The most important change in version 2.0 of uberAgent is the new architecture. In addition to that we have made many other improvements, significantly reducing the agent’s footprint while increasing the quality of the collected data.
Most Splunk apps that collect data on monitored endpoints are implemented as so-called Scripted or Modular Inputs. uberAgent 1.x was no exception. Splunk Inputs require a locally installed Splunk Universal Forwarder on the endpoints. The Forwarder is a kind of generic agent that can run arbitrary scripts and forward their output to the Splunk servers, thus the name.
With uberAgent 2.0 Splunk’s Universal Forwarder is not required any more.
Why is that important? For two reasons.
One: Footprint. Size matters a lot when running on clients with only a few gigabytes of RAM. While we invest a lot of time and energy into keeping uberAgent’s resource consumption negligible there is nothing we can do about Universal Forwarder. Compare the numbers: uberAgent RAM usage on a typical PC: 17 MB. Splunk Universal Forwarder RAM: 80 MB. Getting rid of Universal Forwarder gets the RAM footprint of the entire solution from 97 MB down to 17 MB. That is a reduction by 83%!
Two: Startup speed.
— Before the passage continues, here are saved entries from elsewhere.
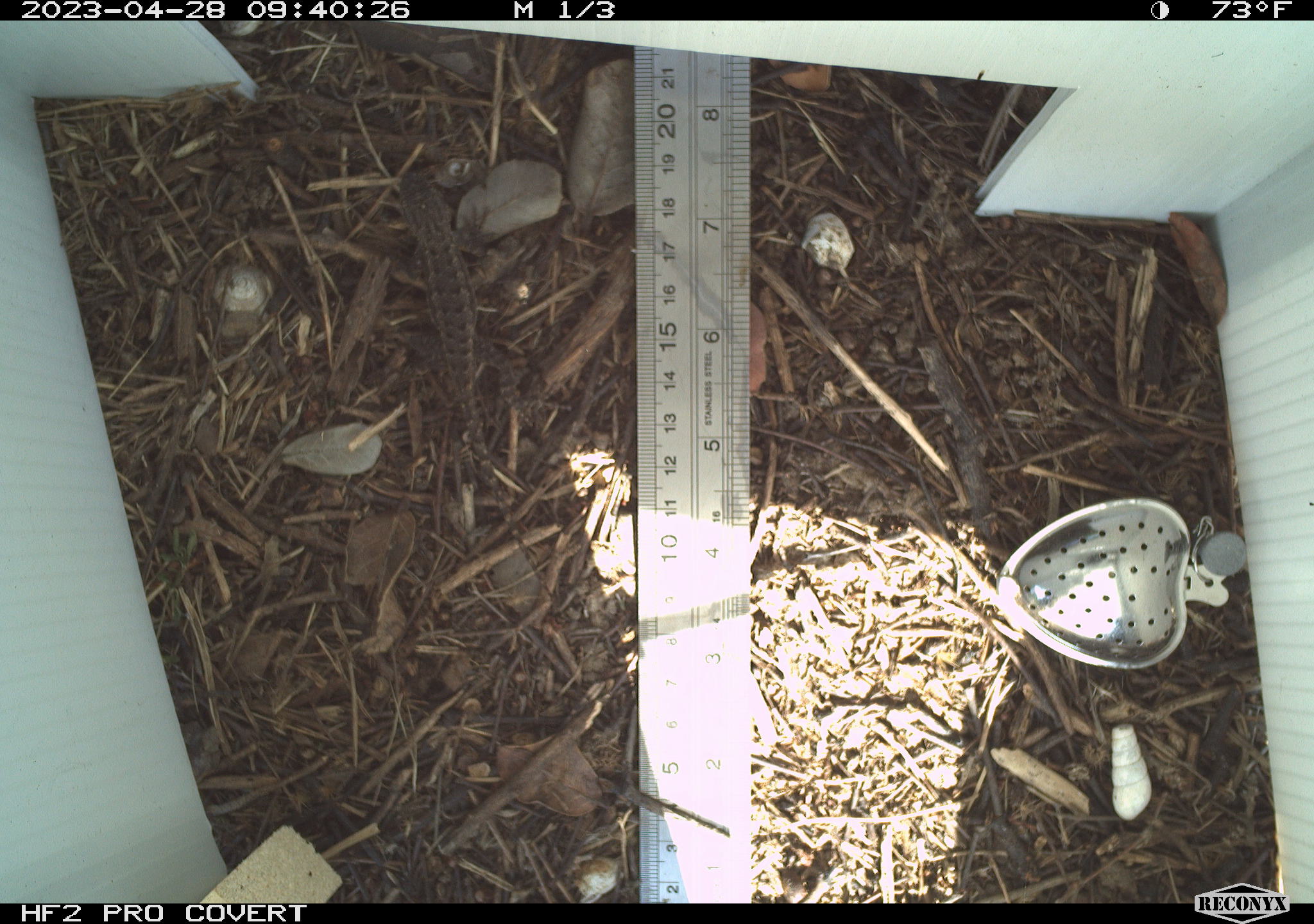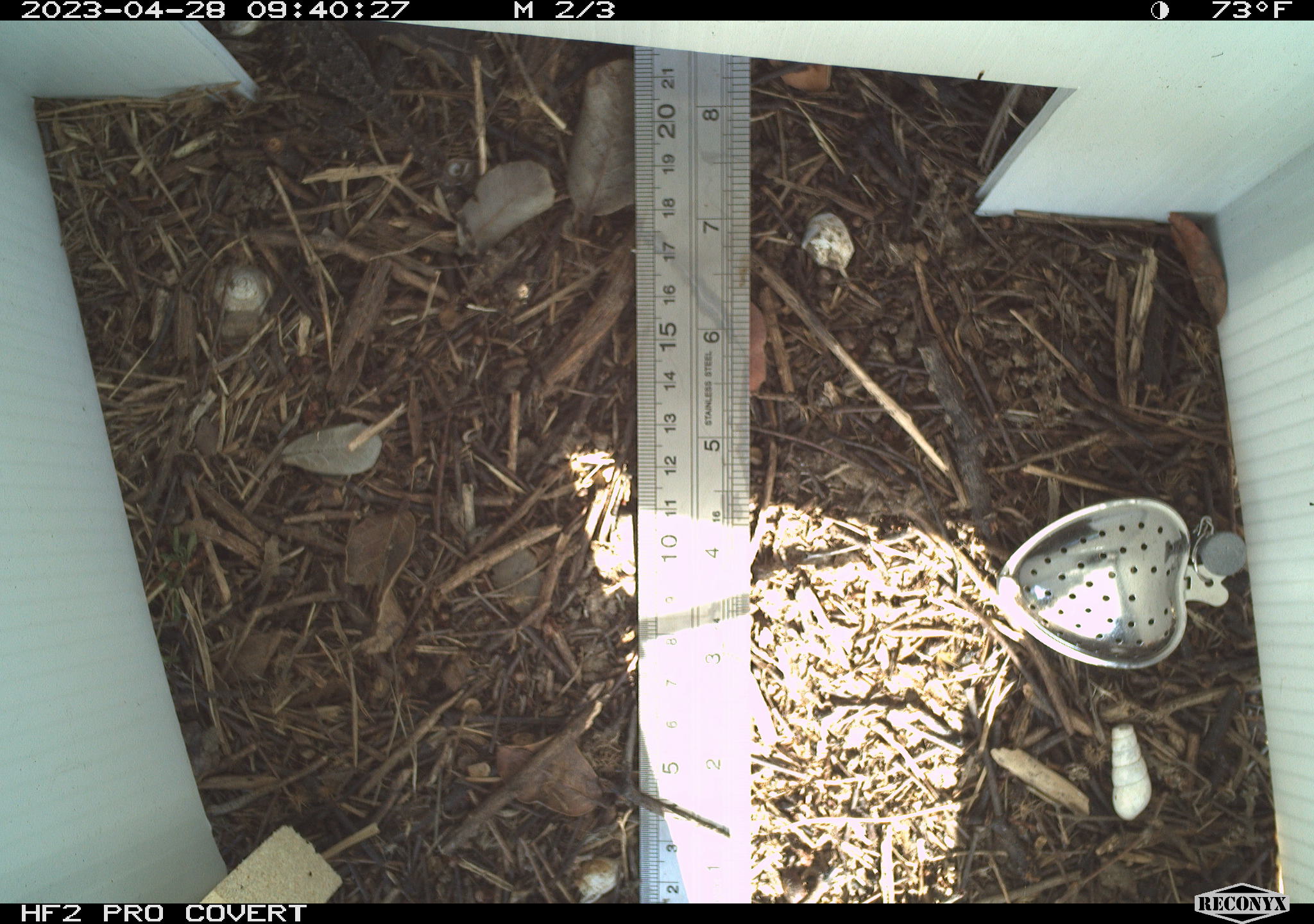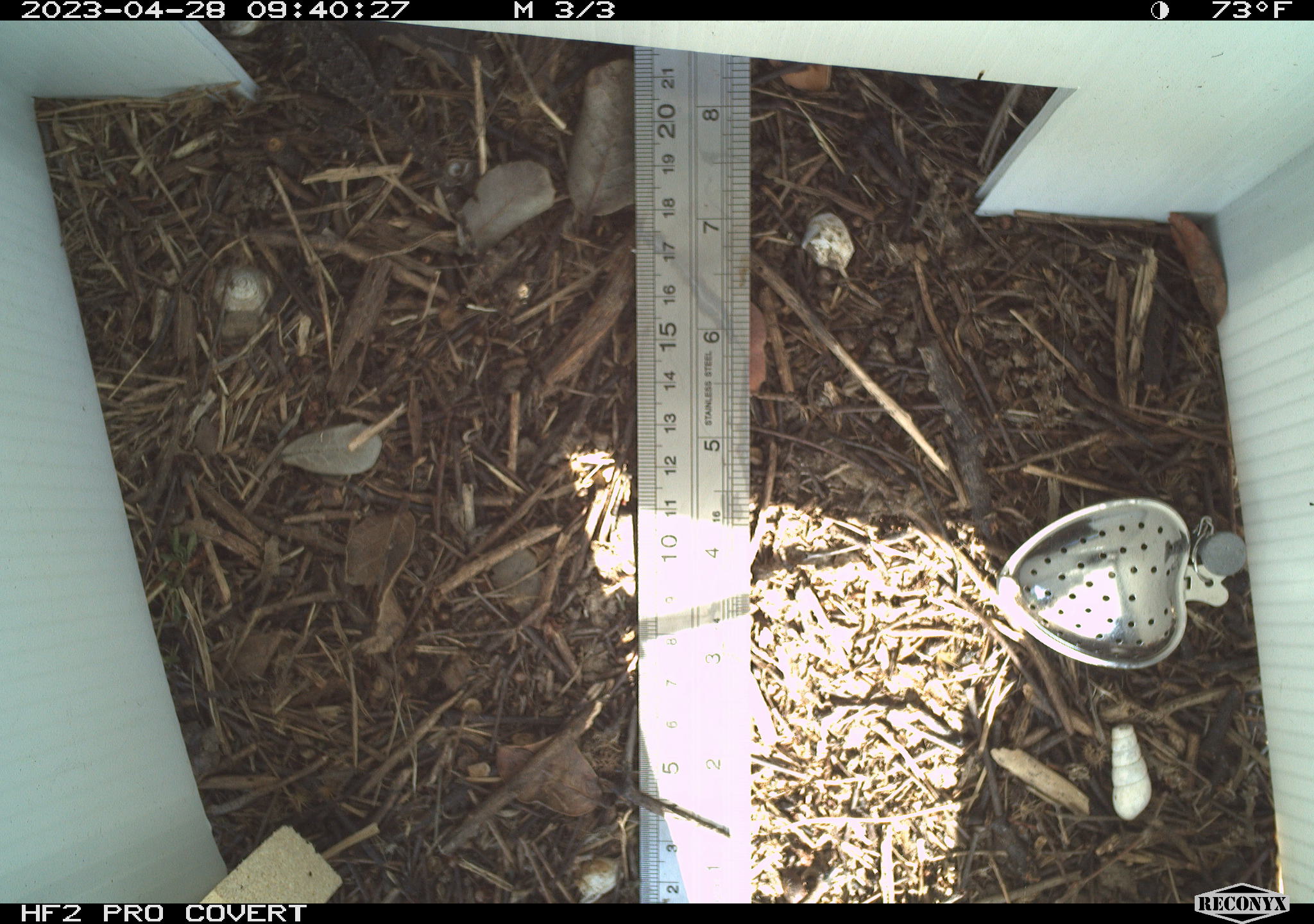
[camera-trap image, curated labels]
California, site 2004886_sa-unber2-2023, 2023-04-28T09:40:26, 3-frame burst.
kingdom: Animalia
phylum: Chordata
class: Reptilia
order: Squamata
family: Phrynosomatidae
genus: Sceloporus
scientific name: Sceloporus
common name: spiny lizards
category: sceloporus species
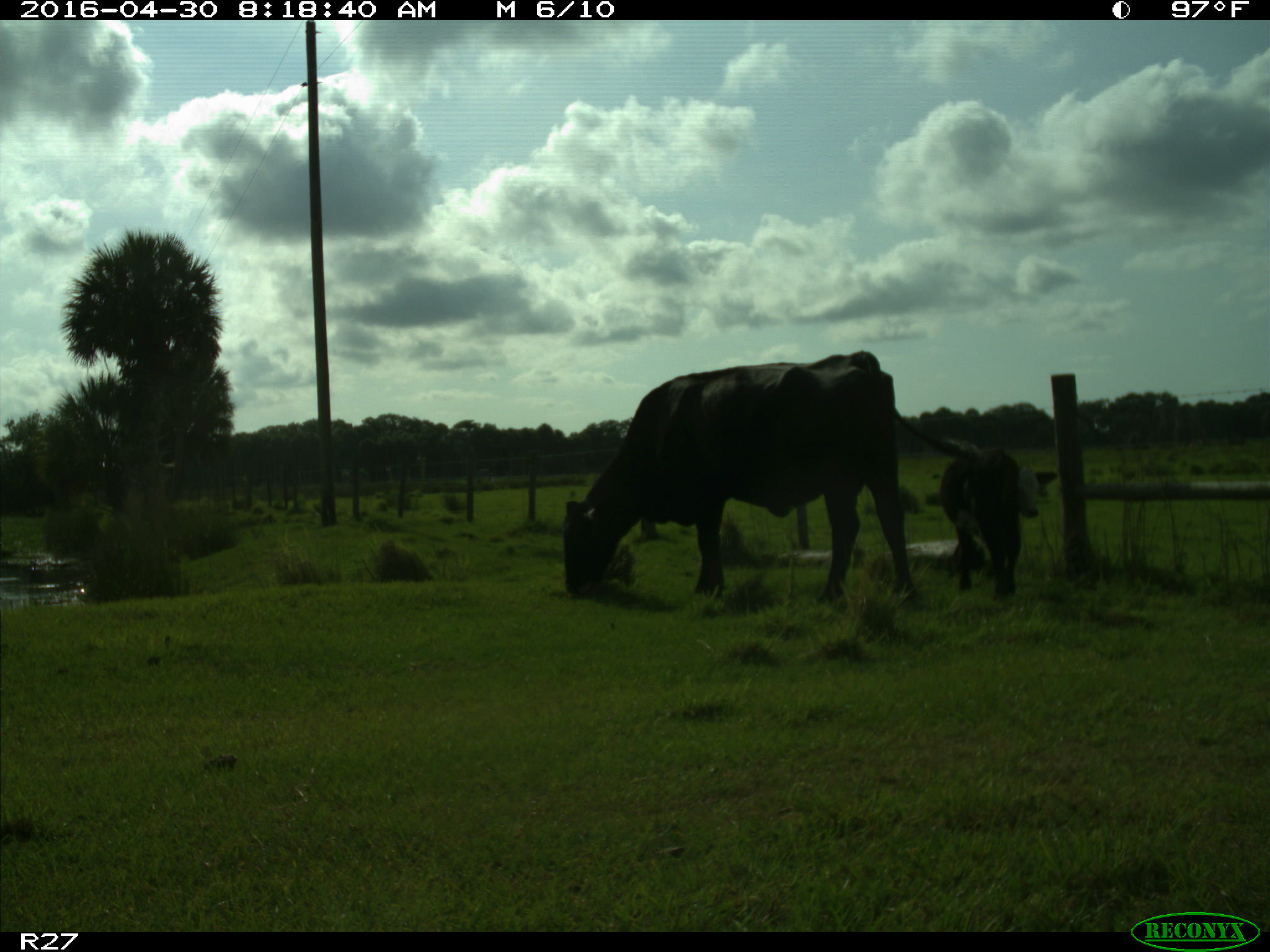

When a PC boots up and the user logs on immediately you need to already be there if you want to be able to capture information about the logon. Running as its own service uberAgent 2.0 can do that easily. Life as a scripted input was not so easy. First the Universal Forwarder service had to come up. It then took the Forwarder around seven seconds to start uberAgent as a Scripted Input. That was not fast enough for many logons. uberAgent 2.0 is.
Universal Forwarder optionally can still be used.
The key point here is flexibility. uberAgent 2.0 can be configured to send data to a locally installed Forwarder instead of to a Splunk server. That may be useful if you have Universal Forwarder installed on your endpoints anyway. In this configuration all Splunk communications go through the Forwarder, it is the single point of contact. This setup also allows you to SSL-encrypt data in transit, something uberAgent cannot do natively (yet).
More Good News
Of course uberAgent 2.0 has more improvements than just a changed architecture. In addition to a 15% reduction in data volume (= Splunk license cost) the most interesting things are the new per process network metrics.
uberAgent now tells you for each process which network services it communicates with, how much data is sent/received and what the latency of the connection is. That should make diagnosing backend server slowness quite a bit simpler.